Correct. So that’s the FTR to get on to know the receipt service to be able to deliver on to net. And then of course, once you’re on net, then you’re exposed to the AECO price, how do you get away from that. Well, then you’ve got to have the diversification, either the basis deals or the firm service delivery service of De Novo system to get outside of the AECO market. And so we have both pieces in excess, actually.

Chris Thomas

Okay. My next question for you what percentage of your 2023 capital spending will be directed towards facilities and pipelines?

JP Lachance

So I bought the same as we did this year, we have a few — this is JP. We have a few major projects, we still plan for next year, we have the cascade pipeline, which I just mentioned that we have to build down to cast to the power plant down. And that’s about all of ours, roughly about 21 kilometers. So a pretty large diameter line down 21 kilometers.

And then we have the plant, plant although we’re saving some costs on the plant by using some equipment, we still have a fair bit of cost has been there. So it’s roughly going to be around that same range, Chris, in that 15% to 20% range, probably closer to the 20% range in our budget.

Darren Gee

20 is [indiscernible].

Chris Thomas

Okay, and then where do you see cash taxes coming in for 2022 and then ’23?

Darren Gee

I think we’re budgeting right now a little bit of taxes just here in the fourth quarter to end the year, small payments. And then next year, we’re going to start making quarterly progress payments on our tax bill. As we move throughout the year. We’re obviously still converting pools that we’ve accumulated to our capital historically, as we go along, and then the capital program next year also adds to that base. But we just don’t have enough obviously to shelter all of the income, that would be taxable in the year, so we will pay some tax. I think we were looking at an average is somewhere around 12% of cash flow.

Chris Thomas

Okay. And then final question, and I think you may have mostly answered this, but in terms of how you think about dividend sustainability, and your capital program, I think I heard you say down to $3 and MMBtu NYMEX in 2023?

Darren Gee

Yes, even less. So, we run a bunch of activities on commodity price, obviously, we want to make sure that we can fund all of the all that we want to accomplish. And debt reduction is one of the things we do want to accomplish. So we want to make sure that we’ve got the free cash flow for that, and the dividend and obviously to find the capital program.

Now, as we did see a large drop in the commodity price, likely we would see a follow on drop in service costs. And so, the expectation is our capital program wouldn’t cost us quite as much because we’d see everything backing up. The activity levels if commodity prices drop, tend to drop off. And so to the cost structure out in the industry. Of course, over the past year, we’ve experienced kind of the reverse, we’ve seen rapidly rising commodity prices, and we’ve seen service costs going up, along with them.

So we would fully expect the reverse to happen. But, that’s not what the future chip is showing us. Obviously, it’s much something much bigger than that. But we’ve seen so much extreme volatility that, we need to be prudent and make sure that we can handle all of it that whatever, we get thrown. And we feel very confident that we can.

Chris Thomas

Okay, thanks for taking my questions. I’ll hand it back.

Darren Gee

You bet. Thanks, Chris.

Operator

[Operator Instructions] And I am showing no further questions. I would now like to turn the call back over to Darren Gee, for closing remarks.

§ INSTRUCTION: Please state what share of cash flow the call transcript says cash taxes are expected to average.

§ SUPPLIED RECORDS:

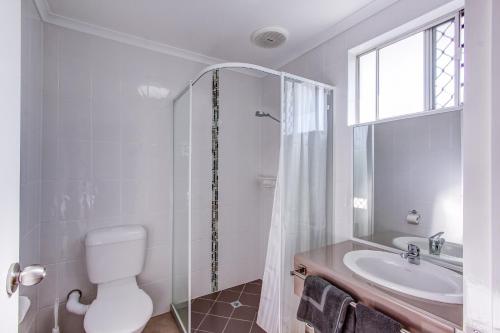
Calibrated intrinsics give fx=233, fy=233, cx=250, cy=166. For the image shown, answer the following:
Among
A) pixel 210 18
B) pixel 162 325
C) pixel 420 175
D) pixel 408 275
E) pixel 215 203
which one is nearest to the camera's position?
pixel 408 275

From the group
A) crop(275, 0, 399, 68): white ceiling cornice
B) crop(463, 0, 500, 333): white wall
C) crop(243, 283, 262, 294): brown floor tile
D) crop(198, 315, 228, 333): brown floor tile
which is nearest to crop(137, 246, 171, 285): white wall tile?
crop(198, 315, 228, 333): brown floor tile

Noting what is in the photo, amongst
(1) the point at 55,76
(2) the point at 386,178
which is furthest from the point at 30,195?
(2) the point at 386,178

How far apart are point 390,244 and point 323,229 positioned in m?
0.44

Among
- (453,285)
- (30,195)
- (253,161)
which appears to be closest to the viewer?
(453,285)

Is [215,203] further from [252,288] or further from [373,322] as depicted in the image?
[373,322]

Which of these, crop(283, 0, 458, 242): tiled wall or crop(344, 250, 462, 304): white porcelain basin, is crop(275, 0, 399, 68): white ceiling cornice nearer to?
crop(283, 0, 458, 242): tiled wall

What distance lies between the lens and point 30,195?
145 cm

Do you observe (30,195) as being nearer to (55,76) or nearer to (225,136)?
(55,76)

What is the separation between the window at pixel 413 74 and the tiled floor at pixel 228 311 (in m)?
1.89

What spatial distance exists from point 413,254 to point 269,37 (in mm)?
1820

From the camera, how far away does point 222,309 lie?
2156 mm

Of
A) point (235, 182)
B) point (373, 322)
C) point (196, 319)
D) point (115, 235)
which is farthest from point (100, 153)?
point (373, 322)

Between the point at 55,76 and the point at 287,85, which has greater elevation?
the point at 55,76

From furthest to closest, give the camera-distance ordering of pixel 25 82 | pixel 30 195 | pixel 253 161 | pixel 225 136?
1. pixel 253 161
2. pixel 225 136
3. pixel 30 195
4. pixel 25 82
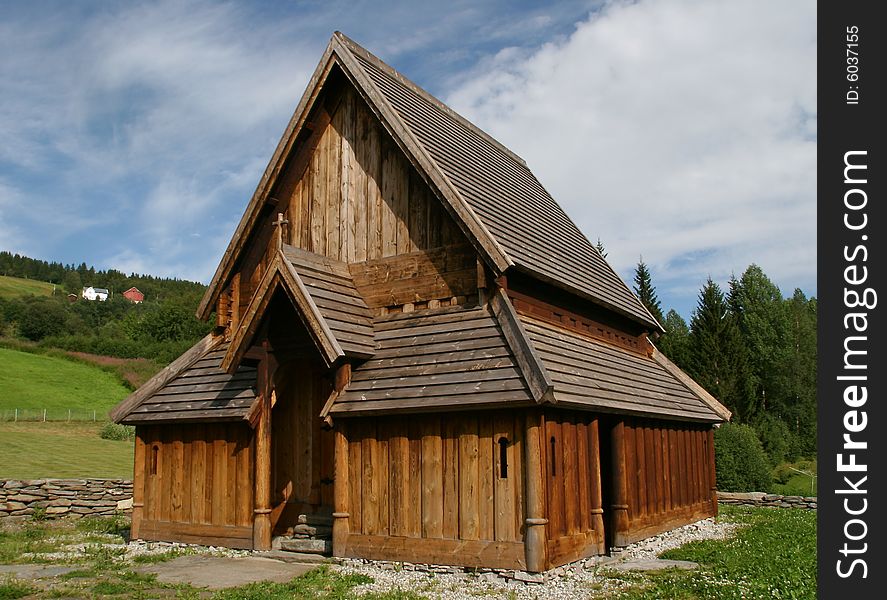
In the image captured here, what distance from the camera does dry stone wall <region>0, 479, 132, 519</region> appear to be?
1906 centimetres

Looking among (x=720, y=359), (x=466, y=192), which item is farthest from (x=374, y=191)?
(x=720, y=359)

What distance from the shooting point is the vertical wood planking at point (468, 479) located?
37.1 ft

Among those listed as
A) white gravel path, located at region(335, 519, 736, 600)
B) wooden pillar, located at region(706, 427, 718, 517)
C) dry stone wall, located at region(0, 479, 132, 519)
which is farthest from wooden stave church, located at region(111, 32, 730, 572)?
dry stone wall, located at region(0, 479, 132, 519)

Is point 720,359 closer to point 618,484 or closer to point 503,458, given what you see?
point 618,484

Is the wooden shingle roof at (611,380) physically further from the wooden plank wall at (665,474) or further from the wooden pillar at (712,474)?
the wooden pillar at (712,474)

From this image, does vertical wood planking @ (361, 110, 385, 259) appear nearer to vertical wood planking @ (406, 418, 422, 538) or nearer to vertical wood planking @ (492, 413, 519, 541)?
vertical wood planking @ (406, 418, 422, 538)

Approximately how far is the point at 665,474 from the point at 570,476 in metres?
4.74

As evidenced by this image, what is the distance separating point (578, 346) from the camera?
1405 centimetres

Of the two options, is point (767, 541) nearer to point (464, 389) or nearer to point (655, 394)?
point (655, 394)

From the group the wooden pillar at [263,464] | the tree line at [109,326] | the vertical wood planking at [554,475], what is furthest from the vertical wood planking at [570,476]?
the tree line at [109,326]

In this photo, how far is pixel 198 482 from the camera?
14.8m

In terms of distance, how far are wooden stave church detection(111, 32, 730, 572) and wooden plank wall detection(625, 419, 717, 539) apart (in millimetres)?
59

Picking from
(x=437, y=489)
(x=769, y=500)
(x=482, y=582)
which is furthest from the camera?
(x=769, y=500)

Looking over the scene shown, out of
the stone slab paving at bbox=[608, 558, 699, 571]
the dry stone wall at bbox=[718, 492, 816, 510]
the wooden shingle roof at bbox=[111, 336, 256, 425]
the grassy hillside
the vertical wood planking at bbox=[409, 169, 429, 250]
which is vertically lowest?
the dry stone wall at bbox=[718, 492, 816, 510]
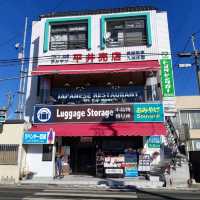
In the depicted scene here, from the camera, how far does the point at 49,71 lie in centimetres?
2150

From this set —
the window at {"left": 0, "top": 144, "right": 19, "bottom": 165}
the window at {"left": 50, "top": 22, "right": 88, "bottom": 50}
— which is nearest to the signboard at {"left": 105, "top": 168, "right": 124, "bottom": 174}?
the window at {"left": 0, "top": 144, "right": 19, "bottom": 165}

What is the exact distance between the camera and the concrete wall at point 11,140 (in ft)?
61.9

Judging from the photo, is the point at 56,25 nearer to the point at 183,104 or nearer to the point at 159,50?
the point at 159,50

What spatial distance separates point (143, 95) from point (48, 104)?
7140 millimetres

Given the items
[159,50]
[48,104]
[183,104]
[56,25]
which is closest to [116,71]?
[159,50]

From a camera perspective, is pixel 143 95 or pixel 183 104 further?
pixel 183 104

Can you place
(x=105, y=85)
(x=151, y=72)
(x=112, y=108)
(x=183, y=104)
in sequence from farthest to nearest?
(x=183, y=104)
(x=105, y=85)
(x=151, y=72)
(x=112, y=108)

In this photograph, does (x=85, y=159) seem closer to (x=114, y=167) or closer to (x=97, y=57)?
(x=114, y=167)

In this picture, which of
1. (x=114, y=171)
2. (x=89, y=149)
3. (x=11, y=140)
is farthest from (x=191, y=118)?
(x=11, y=140)

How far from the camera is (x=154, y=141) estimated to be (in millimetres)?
20578

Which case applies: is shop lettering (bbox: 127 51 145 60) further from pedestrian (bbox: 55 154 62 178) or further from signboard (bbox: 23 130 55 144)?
pedestrian (bbox: 55 154 62 178)

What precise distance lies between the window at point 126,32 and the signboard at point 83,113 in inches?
214

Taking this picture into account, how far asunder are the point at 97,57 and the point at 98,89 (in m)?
2.50

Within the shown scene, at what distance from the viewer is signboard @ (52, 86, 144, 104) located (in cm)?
2220
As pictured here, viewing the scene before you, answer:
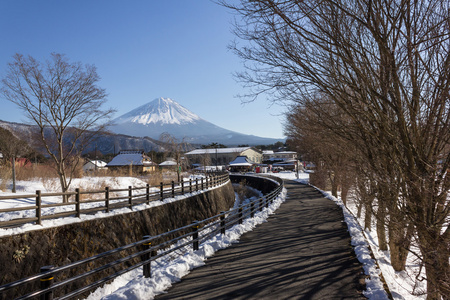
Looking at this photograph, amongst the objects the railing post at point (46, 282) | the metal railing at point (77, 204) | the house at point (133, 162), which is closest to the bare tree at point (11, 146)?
the metal railing at point (77, 204)

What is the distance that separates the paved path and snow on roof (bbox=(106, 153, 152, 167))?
43.5m

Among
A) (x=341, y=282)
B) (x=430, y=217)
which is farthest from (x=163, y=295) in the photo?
(x=430, y=217)

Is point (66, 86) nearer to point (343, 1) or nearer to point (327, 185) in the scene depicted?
point (343, 1)

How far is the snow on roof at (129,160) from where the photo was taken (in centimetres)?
5344

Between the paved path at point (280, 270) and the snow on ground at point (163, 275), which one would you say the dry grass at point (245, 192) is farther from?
the paved path at point (280, 270)

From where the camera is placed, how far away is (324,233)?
41.8 feet

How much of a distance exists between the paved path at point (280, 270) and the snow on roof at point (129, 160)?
43.5 meters

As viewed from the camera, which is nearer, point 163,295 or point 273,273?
point 163,295

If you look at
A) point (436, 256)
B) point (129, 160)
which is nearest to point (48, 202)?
point (436, 256)

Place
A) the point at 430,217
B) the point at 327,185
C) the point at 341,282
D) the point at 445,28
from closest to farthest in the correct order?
the point at 445,28 → the point at 430,217 → the point at 341,282 → the point at 327,185

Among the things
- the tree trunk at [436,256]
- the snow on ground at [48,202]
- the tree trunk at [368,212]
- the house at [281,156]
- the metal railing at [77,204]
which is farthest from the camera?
the house at [281,156]

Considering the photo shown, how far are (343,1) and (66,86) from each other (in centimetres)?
1705

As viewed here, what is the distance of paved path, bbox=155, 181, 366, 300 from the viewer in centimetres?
627

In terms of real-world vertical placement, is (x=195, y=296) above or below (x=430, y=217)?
below
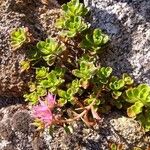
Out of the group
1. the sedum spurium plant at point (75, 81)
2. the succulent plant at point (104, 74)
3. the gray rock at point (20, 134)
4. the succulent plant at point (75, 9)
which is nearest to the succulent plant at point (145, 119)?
the sedum spurium plant at point (75, 81)

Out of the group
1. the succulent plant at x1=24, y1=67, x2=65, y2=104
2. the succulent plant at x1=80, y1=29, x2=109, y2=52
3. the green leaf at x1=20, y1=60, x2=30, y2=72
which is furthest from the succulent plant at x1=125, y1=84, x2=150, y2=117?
the green leaf at x1=20, y1=60, x2=30, y2=72

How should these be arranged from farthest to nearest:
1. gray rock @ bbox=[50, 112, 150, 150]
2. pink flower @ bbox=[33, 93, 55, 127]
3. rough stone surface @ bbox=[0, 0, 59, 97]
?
1. rough stone surface @ bbox=[0, 0, 59, 97]
2. gray rock @ bbox=[50, 112, 150, 150]
3. pink flower @ bbox=[33, 93, 55, 127]

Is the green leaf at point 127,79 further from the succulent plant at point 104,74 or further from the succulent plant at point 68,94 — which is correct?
the succulent plant at point 68,94

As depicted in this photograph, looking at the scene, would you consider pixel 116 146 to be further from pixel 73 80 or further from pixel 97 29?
pixel 97 29

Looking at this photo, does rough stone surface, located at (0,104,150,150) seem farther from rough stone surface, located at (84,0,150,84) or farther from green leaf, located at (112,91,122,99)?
rough stone surface, located at (84,0,150,84)

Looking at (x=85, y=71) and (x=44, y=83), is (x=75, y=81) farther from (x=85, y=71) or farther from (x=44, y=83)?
(x=44, y=83)

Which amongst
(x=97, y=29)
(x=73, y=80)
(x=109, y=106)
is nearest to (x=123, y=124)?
(x=109, y=106)

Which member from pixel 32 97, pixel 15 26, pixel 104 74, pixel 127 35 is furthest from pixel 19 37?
pixel 127 35
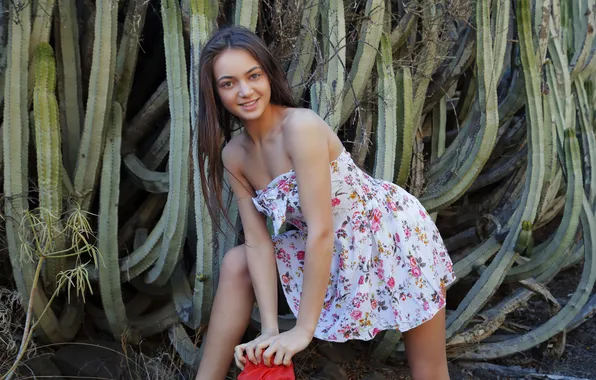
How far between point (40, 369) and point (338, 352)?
3.92 ft

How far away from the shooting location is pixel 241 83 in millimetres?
2010

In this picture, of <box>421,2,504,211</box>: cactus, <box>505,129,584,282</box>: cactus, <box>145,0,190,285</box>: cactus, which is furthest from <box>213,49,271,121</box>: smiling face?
<box>505,129,584,282</box>: cactus

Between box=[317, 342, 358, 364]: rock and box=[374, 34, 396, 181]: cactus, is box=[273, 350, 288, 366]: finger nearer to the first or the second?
box=[374, 34, 396, 181]: cactus

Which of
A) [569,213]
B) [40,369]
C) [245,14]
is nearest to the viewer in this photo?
[245,14]

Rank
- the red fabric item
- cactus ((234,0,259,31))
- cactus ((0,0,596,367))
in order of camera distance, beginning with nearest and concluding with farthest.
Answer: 1. the red fabric item
2. cactus ((234,0,259,31))
3. cactus ((0,0,596,367))

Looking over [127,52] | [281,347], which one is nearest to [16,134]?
[127,52]

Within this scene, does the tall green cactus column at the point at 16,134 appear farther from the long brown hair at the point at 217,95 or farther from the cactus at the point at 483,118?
the cactus at the point at 483,118

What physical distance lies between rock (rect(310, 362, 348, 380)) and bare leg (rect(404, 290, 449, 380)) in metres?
0.64

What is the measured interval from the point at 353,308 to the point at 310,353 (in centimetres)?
88

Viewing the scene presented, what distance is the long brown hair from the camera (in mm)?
2039

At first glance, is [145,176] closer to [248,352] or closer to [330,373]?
[330,373]

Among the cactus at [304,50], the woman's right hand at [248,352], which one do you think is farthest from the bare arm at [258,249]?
the cactus at [304,50]

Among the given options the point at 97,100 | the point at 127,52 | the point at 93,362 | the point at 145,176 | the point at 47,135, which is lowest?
the point at 93,362

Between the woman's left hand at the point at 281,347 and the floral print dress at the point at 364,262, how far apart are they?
0.30 meters
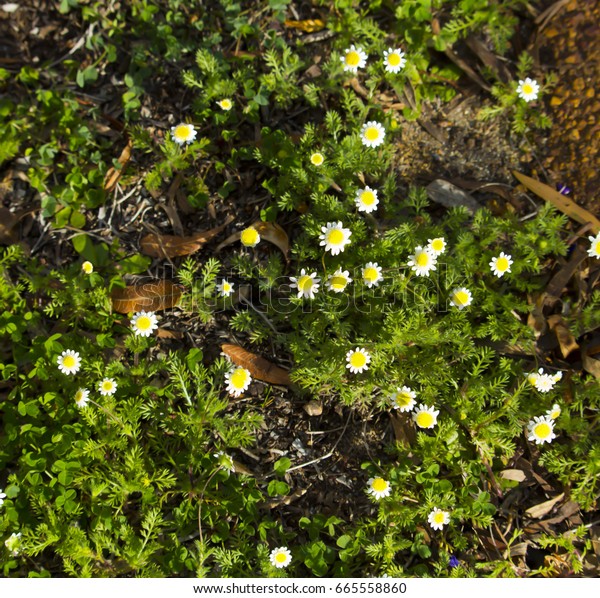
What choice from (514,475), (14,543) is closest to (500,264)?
(514,475)

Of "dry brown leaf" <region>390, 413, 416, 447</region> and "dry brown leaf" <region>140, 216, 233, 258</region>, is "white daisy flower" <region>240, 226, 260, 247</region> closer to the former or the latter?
"dry brown leaf" <region>140, 216, 233, 258</region>

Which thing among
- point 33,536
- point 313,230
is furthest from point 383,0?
point 33,536

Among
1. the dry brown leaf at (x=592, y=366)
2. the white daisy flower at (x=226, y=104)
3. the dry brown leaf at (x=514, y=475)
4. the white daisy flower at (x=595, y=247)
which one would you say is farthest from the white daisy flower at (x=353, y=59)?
the dry brown leaf at (x=514, y=475)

§ THE RESULT: Somewhere around 12% of cash flow.